▸ RECORDED DATA:
· · ·
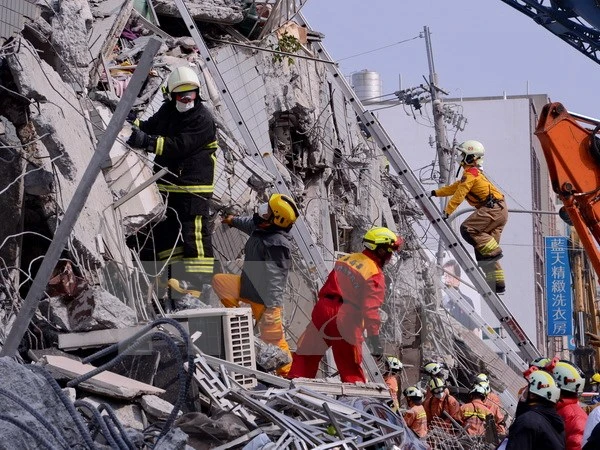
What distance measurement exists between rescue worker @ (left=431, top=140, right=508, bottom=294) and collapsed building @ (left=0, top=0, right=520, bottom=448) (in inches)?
66.1

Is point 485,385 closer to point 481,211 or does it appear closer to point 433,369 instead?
point 433,369

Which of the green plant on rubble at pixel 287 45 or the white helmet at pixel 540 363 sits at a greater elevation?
the green plant on rubble at pixel 287 45

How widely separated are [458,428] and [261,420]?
560 centimetres

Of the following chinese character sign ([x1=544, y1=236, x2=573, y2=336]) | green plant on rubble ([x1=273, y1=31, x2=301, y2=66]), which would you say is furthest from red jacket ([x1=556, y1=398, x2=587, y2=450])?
chinese character sign ([x1=544, y1=236, x2=573, y2=336])

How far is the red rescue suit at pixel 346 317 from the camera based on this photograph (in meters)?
9.95

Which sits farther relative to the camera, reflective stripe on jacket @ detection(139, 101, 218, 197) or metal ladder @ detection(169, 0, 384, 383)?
metal ladder @ detection(169, 0, 384, 383)

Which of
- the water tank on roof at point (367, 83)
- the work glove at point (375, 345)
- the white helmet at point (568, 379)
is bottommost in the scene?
the work glove at point (375, 345)

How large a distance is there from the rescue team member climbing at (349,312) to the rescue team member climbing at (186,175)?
98 cm

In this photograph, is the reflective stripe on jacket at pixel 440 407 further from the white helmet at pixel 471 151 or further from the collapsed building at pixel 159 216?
the white helmet at pixel 471 151

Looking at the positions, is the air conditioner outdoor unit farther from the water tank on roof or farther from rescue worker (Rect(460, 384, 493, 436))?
the water tank on roof

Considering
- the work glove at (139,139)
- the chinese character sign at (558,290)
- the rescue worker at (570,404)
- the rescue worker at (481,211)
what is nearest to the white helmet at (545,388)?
the rescue worker at (570,404)

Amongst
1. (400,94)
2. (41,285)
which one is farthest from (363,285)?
(400,94)

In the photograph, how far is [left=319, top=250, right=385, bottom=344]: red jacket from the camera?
32.6 ft

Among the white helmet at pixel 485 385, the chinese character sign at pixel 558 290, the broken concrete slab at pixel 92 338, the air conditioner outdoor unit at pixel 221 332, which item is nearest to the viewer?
the broken concrete slab at pixel 92 338
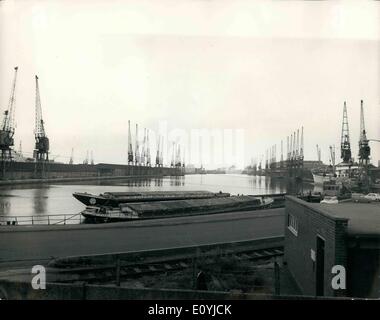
· · ·
▸ TASK BRIEF:
Reproduce every entry above word for word, without the pictures.

▸ TASK RESPONSE:
What distance measurement exists between rescue worker @ (left=431, top=140, right=508, bottom=294) and collapsed building @ (left=0, top=0, right=520, bottom=448) (in inches)?
66.1

Is point 485,385 closer to point 481,211 or does it appear closer to point 433,369 instead?
point 433,369

Which of the green plant on rubble at pixel 287 45 or the white helmet at pixel 540 363 sits at a greater elevation?
the green plant on rubble at pixel 287 45

How widely separated are [458,428] and [261,420]?
560 centimetres

Of the following chinese character sign ([x1=544, y1=236, x2=573, y2=336]) | green plant on rubble ([x1=273, y1=31, x2=301, y2=66]), which would you say is furthest from red jacket ([x1=556, y1=398, x2=587, y2=450])?
chinese character sign ([x1=544, y1=236, x2=573, y2=336])

How far is the red rescue suit at pixel 346 317 from the camera based on this photograph (in meters)?
9.95

Which sits farther relative to the camera, reflective stripe on jacket @ detection(139, 101, 218, 197) or metal ladder @ detection(169, 0, 384, 383)?
metal ladder @ detection(169, 0, 384, 383)

Which of
- the water tank on roof at point (367, 83)
- the work glove at point (375, 345)
- the white helmet at point (568, 379)
is bottommost in the scene?
the work glove at point (375, 345)

How large a distance is there from the rescue team member climbing at (349,312) to the rescue team member climbing at (186,175)?
98 cm

In this photograph, is the reflective stripe on jacket at pixel 440 407 further from the white helmet at pixel 471 151 or further from the collapsed building at pixel 159 216?
the white helmet at pixel 471 151

Looking at the positions, is the air conditioner outdoor unit farther from the water tank on roof or farther from rescue worker (Rect(460, 384, 493, 436))?
the water tank on roof

Considering
- the work glove at (139,139)
- the chinese character sign at (558,290)
- the rescue worker at (570,404)
- the rescue worker at (481,211)
what is nearest to the white helmet at (545,388)?
the rescue worker at (570,404)

Amongst
1. (400,94)
2. (41,285)
which one is farthest from (363,285)?
(400,94)

In the photograph, how far is [left=319, top=250, right=385, bottom=344]: red jacket from the camera?
32.6 ft

Among the white helmet at pixel 485 385, the chinese character sign at pixel 558 290, the broken concrete slab at pixel 92 338, the air conditioner outdoor unit at pixel 221 332, which item is nearest to the viewer?
the broken concrete slab at pixel 92 338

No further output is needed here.